Thursday, November 22, 2007

Working Through Vacation

I show up to work Tuesday night, after all the students have left campus except the football and basketball teams, who have games. Every door to the Peterson Event Center is locked. Apparently security misunderstood the building's role as a University building? The University is open until Wednesday at five, even though the students are "on break." I am already flustered because, somehow, I shooshed my very famous professor in class today. He talked while I was talking and I forgot my place in the world and I shooshed the man who is quoted in literally every composition textbook in existence. I shooshed, he laughed, and I began to sweat profusely. Then I go to work and the doors are locked.

I begin to panic because I know my students. They are already sad and pissed that they have to be here over break. They tend to give one tug on a locked door and head home for the PS3. I have to call my big boss in order to get the doors unlocked. Crisis #1.

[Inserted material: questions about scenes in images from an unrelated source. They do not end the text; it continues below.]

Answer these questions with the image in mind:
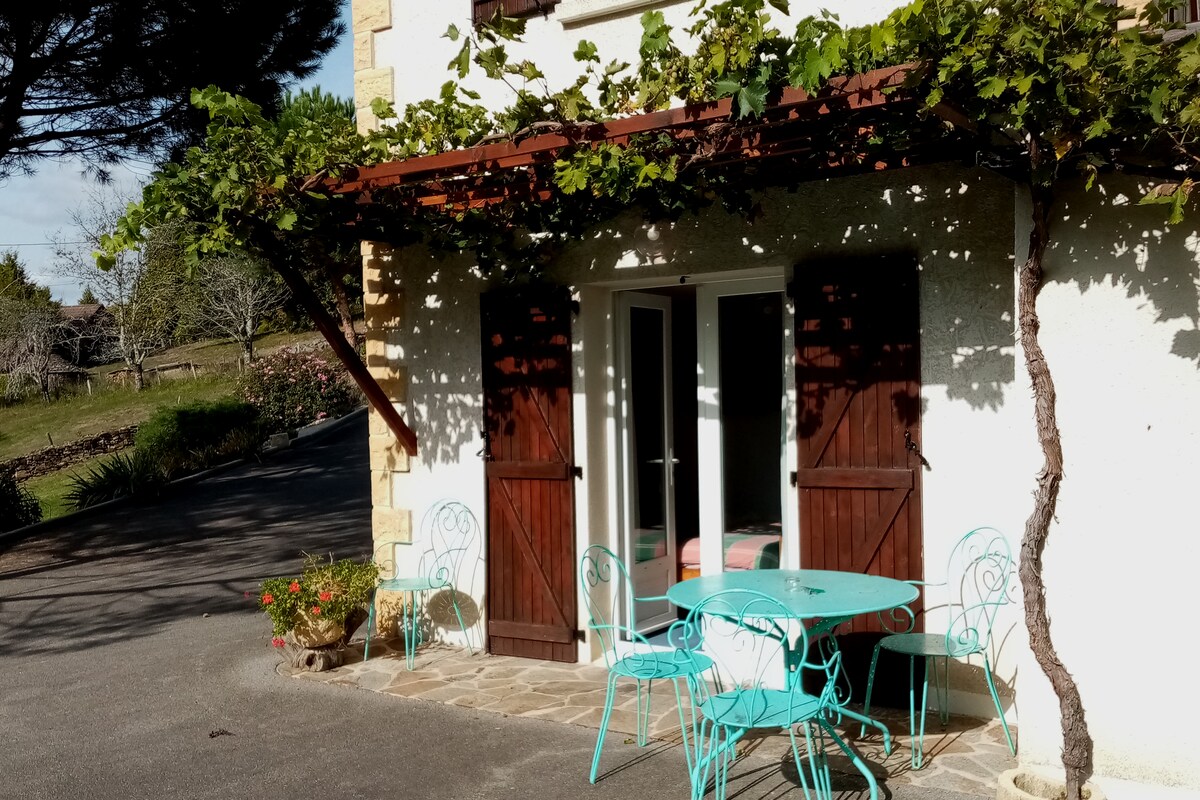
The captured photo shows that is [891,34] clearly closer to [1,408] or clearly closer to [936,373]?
[936,373]

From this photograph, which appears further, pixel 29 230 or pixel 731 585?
pixel 29 230

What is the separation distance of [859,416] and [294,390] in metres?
15.0

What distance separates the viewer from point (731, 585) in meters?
3.99

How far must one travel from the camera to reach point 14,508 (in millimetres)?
11289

I run into my hungry student from last year and he gives me a hug. I ask why he has such a huge beard, one that would make a Sikh proud. He tells me there aren't any good "black-folk-barbers" in Pittsburgh, at least not ones that are open during hours he has free. He has to wait until he goes home for Christmas to get a shave. He is very disgruntled about his facial hair and said that I have drawn attention to it. Crisis #2.

My first student of the evening is an enormous student. A doorway sized person with hands the size of my face, thick as a New York bagel. He chooses to hand write his assignment and I ask him, sticking my foot right back in my mouth, why he holds his pencil so awkwardly. He shakes his huge hand in my face and says, "my hand's too damn big! Look at my hand!" I realize that the pencil hides between the folds of his fingers like a sewing needle would in my own paw. Of course he can't hold the pencil properly and of course his fingers, bigger in circumference than a keyboard key, make typing awkward. I have made him aware of his unusual penmanship and he gets frustrated that nothing is his size, from the tiny chair he spews over to the standard door frame that smacks his forehead when he doesn't pay attention. After a few minutes of lamenting, he decides to leave and write his paper another day. Crisis #3

I end the night working with a Floridian student who misses his aunts' cooking and is jealous that I get to see my family when he can't go home until mid-December. He is writing a paper about class in America and doesn't know how to describe adequately the experience of growing up in a poverty stricken neighborhood outside of Naples, wishing all his life for a beach house or at least access to the pristine sand the rich people seem to never let get dirty. The paper and the holidays overwhelm him. He takes frequent bathroom breaks, but discovers the doors to the bathroom have been locked again by security. He wants to give up and go home for the night. We start talking about being left handed and smile that we don't have to switch seats, because neither of us will bump or inhibit the other. He decides to stay for awhile and writes most of his paper. I end the night on a high note.

1 comment:

Jane said...

You work with amazing people. With everything else going on in their lives, it is amazing that they can get any sort of a formal education.